→ Task requirements
The range to repeat runs from the line with "Gashi - Fire In The Booth" to the last line below, both ends included; give it exactly and without pictures.

==== Recorded information

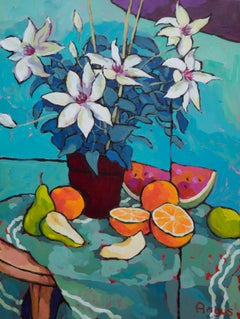 Clematis, Pears, Oranges, and Watermelon (still life, fruit, flowers, blue)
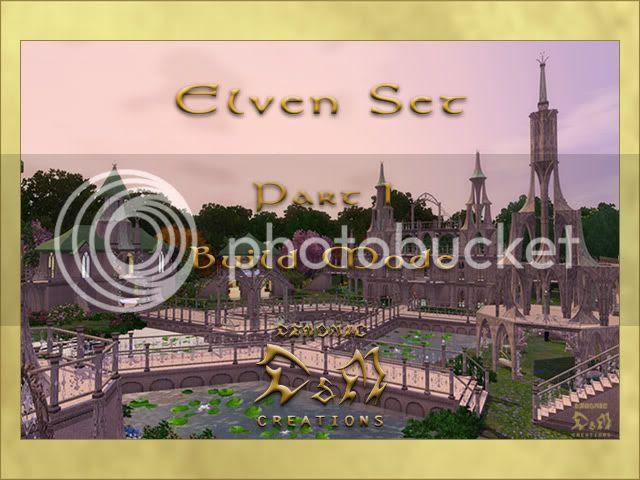 Elven Set. Part I: Build Mode. D&M Creations - Demonic. Sims 3.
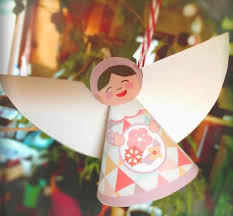 papermau time papercraft ornaments by delphine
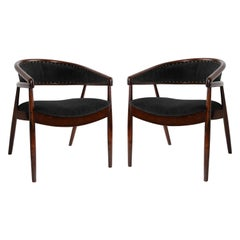 Set of Two James Mont Style Bent Beech Armchairs, B-3300 Type, 1960s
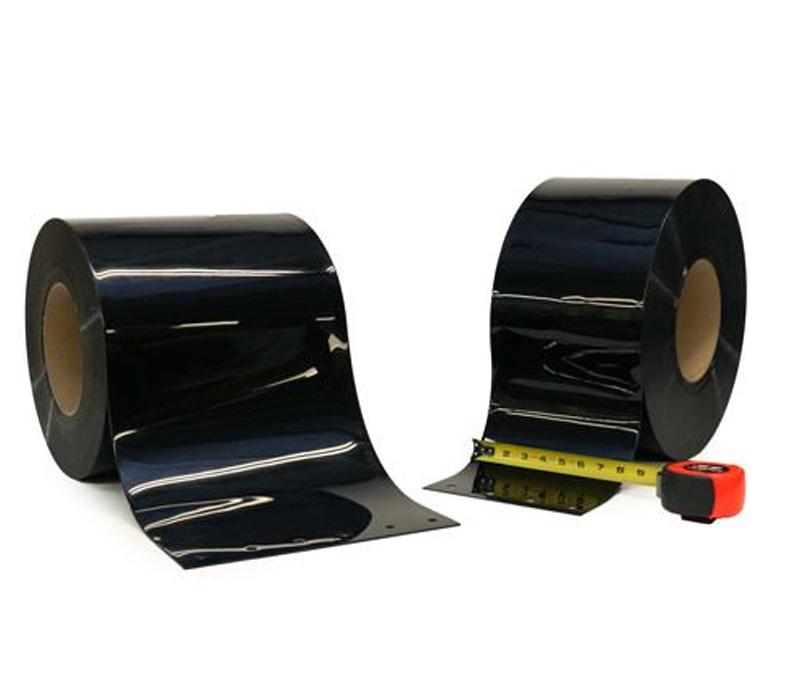 PVC Roll Black Opaque Strip. PVC Rolls   Bulk PVC Rolls   Strip Curtains com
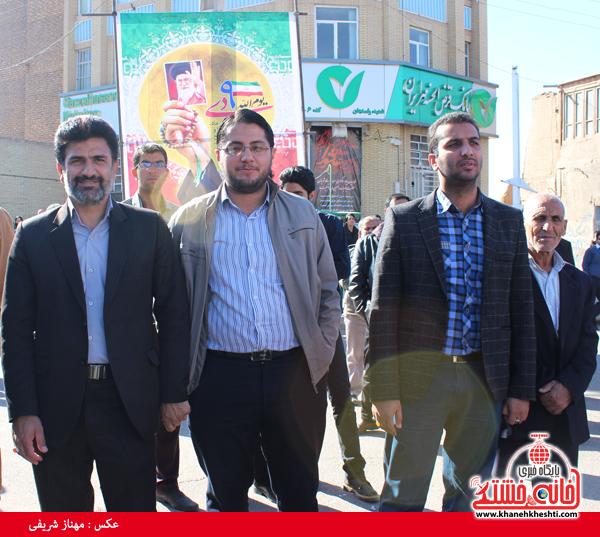 حضور مردم رفسنجان در حماسه 9 دی سال 93 (خانه خشتی)36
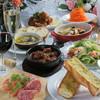 キッチンミルポワ - 料理写真:ディナータイムはレギュラーメニューに+おすすめ黒板メニュー追加されます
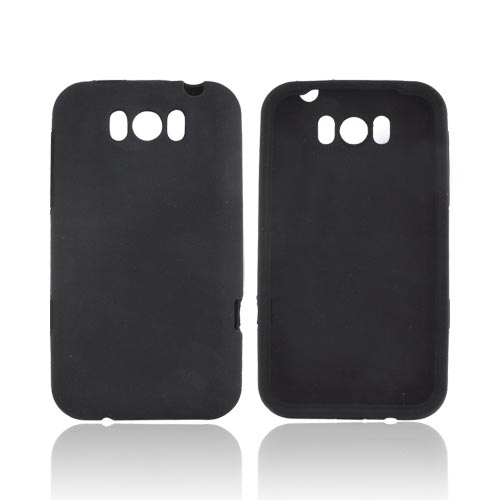 HTC Titan Silicone Case - Black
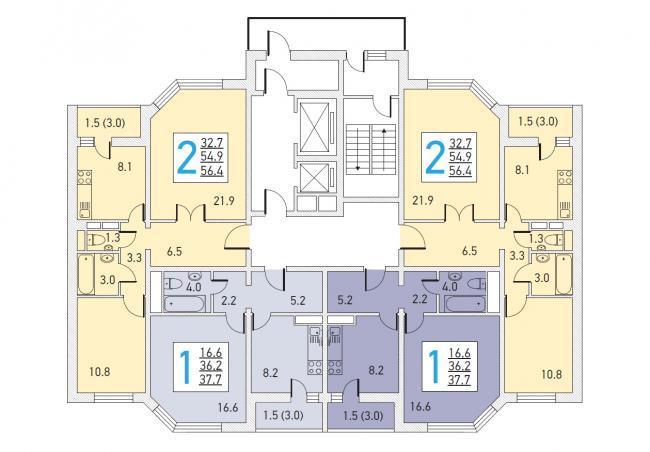 Серия И155ММ, планировки квартир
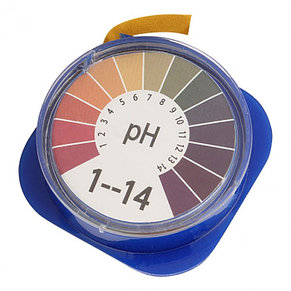 Лакмусовая бумага (pH тест) 1 до 14 pH. Рулон 5 метров. Индикаторная бумага. Лакмус тест. , фото 2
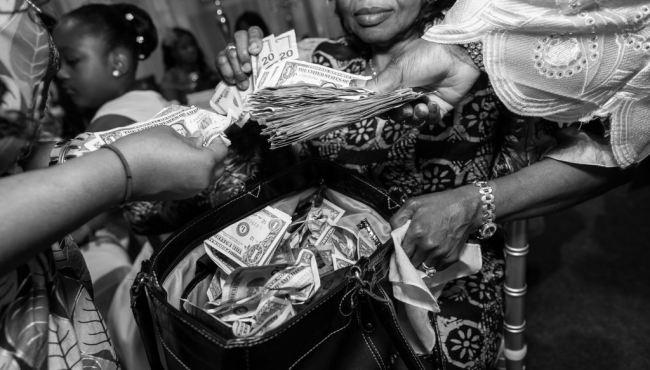 Image result for nigerians spraying money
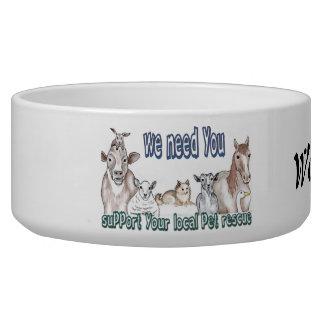 Pet Rescue Bowl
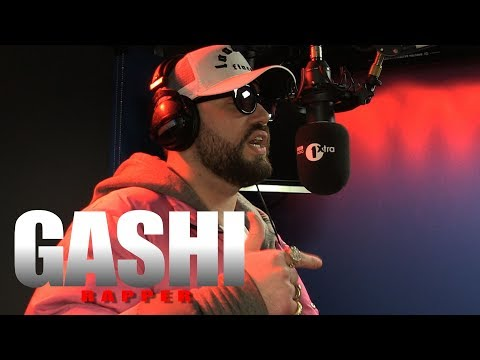 Gashi - Fire In The Booth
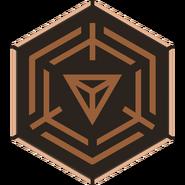 OPR Live-bronze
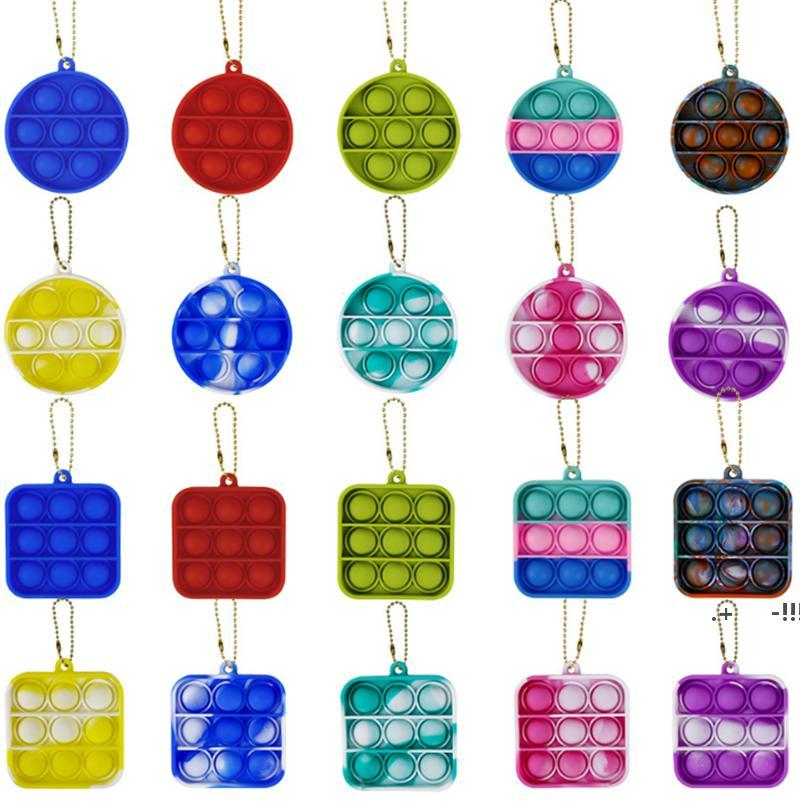 Simple Dimple Push Pop It Keychain Party Favor Sensory Kid Fidget Toy Stress Bubble Key Ring Board Finger Pendant FWB6367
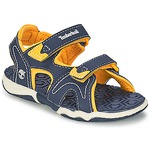 Sandali sport Timberland ADVENTURE SEEKER 2-STRAP SANDAL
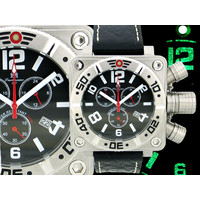 Tauchmeister Tauchmeister XL divingwatch chronograph T0147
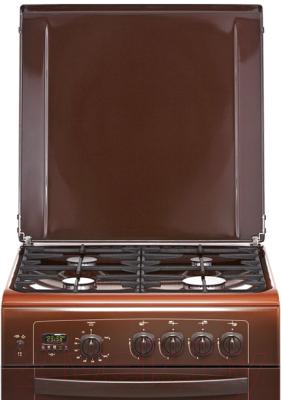 Плита газовая Gefest 6100-04 К (6100-04 0001)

========

→ Result below
 Gashi - Fire In The Booth
 OPR Live-bronze
 Simple Dimple Push Pop It Keychain Party Favor Sensory Kid Fidget Toy Stress Bubble Key Ring Board Finger Pendant FWB6367
 Sandali sport Timberland ADVENTURE SEEKER 2-STRAP SANDAL
 Tauchmeister Tauchmeister XL divingwatch chronograph T0147
 Плита газовая Gefest 6100-04 К (6100-04 0001)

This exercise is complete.